Chicago Blackhawks’ Forecheck: 1-2-2 vs. 2-1-2
The Blackhawks ran a conservative 1-2-2 forecheck for close to the entirety of both Games 3 and 4. It’s no coincidence that they generated almost no offensive pressure in either of those tilts, and complaints that the games were boring ran rampant. It’s difficult to come up with a reason why Joel Quenneville thought playing things safe would be a good idea. Chicago doesn’t have the personnel to play whole games sitting back in the neutral zone; this is a style more befitting far less talented teams like the Nashville Predators.
After the disastrous third and fourth games in St. Paul, the Blackhawks were much more aggressive on the forecheck in Game 5. They primarily played a 2-1-2, and the result was a series high in shots on net. In the second period of Game 5 alone, Chicago threw 15 shots Ilya Bryzgalov’s way. Prior to Sunday, the Blackhawks hadn’t managed more than 22 in an entire game.

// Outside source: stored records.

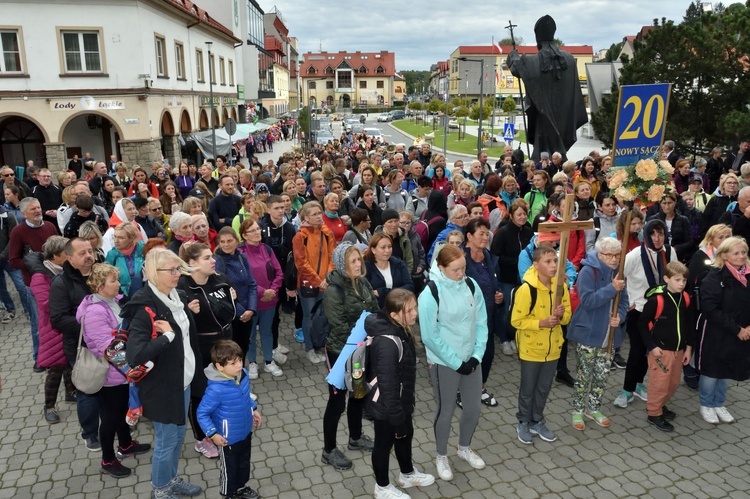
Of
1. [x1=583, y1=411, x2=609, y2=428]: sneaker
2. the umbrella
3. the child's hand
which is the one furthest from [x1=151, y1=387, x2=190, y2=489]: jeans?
[x1=583, y1=411, x2=609, y2=428]: sneaker

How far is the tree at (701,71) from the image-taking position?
15.3 metres

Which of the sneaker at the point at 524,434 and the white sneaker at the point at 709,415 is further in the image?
the white sneaker at the point at 709,415

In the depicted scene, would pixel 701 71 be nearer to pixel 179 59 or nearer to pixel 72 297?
pixel 72 297

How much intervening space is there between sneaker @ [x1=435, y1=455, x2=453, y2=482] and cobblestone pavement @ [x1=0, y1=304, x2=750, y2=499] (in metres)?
0.06

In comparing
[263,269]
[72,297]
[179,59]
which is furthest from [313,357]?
[179,59]

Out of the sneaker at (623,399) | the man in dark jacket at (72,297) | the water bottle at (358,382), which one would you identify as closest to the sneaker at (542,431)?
the sneaker at (623,399)

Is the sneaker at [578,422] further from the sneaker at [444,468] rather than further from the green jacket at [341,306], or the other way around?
the green jacket at [341,306]

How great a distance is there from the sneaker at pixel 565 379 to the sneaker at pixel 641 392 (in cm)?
68

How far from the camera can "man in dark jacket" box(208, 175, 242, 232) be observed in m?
9.02

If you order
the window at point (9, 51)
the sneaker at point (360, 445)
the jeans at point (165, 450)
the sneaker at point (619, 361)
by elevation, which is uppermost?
the window at point (9, 51)

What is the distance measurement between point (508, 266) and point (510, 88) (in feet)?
345

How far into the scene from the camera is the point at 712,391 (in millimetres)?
5906

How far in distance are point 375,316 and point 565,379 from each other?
3.49 meters

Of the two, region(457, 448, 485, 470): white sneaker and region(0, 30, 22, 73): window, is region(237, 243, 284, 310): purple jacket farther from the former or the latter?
region(0, 30, 22, 73): window
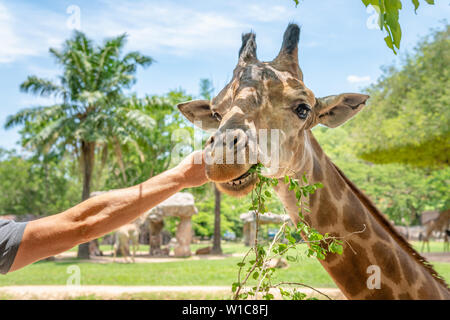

Chicago’s well-documented puck possession game is predicated on an aggressive forecheck. Early in the third period of Game 5, Jonathan Toews laid a huge hit on Mikael Granlund when the Blackhawks were pressing hard for offensive zone possession, something they didn’t do in Games 3 or 4 until they were trailing by multiple goals. A handful of seconds later, Toews scored the game winner.
Quenneville still elects to switch to the 1-2-2 a bit earlier in games than he probably should, often choosing to have the Blackhawks spend the entire third period in a defensive shell if they have any sort of lead. This has come back to bite Chicago in the past, especially in the first round against the St. Louis Blues.
The Blackhawks need to stay aggressive in Game 6. Being overly conservative has killed the team on the road thus far in the playoffs. It’s on Quenneville to improve on his already helpful adjustments from Game 5.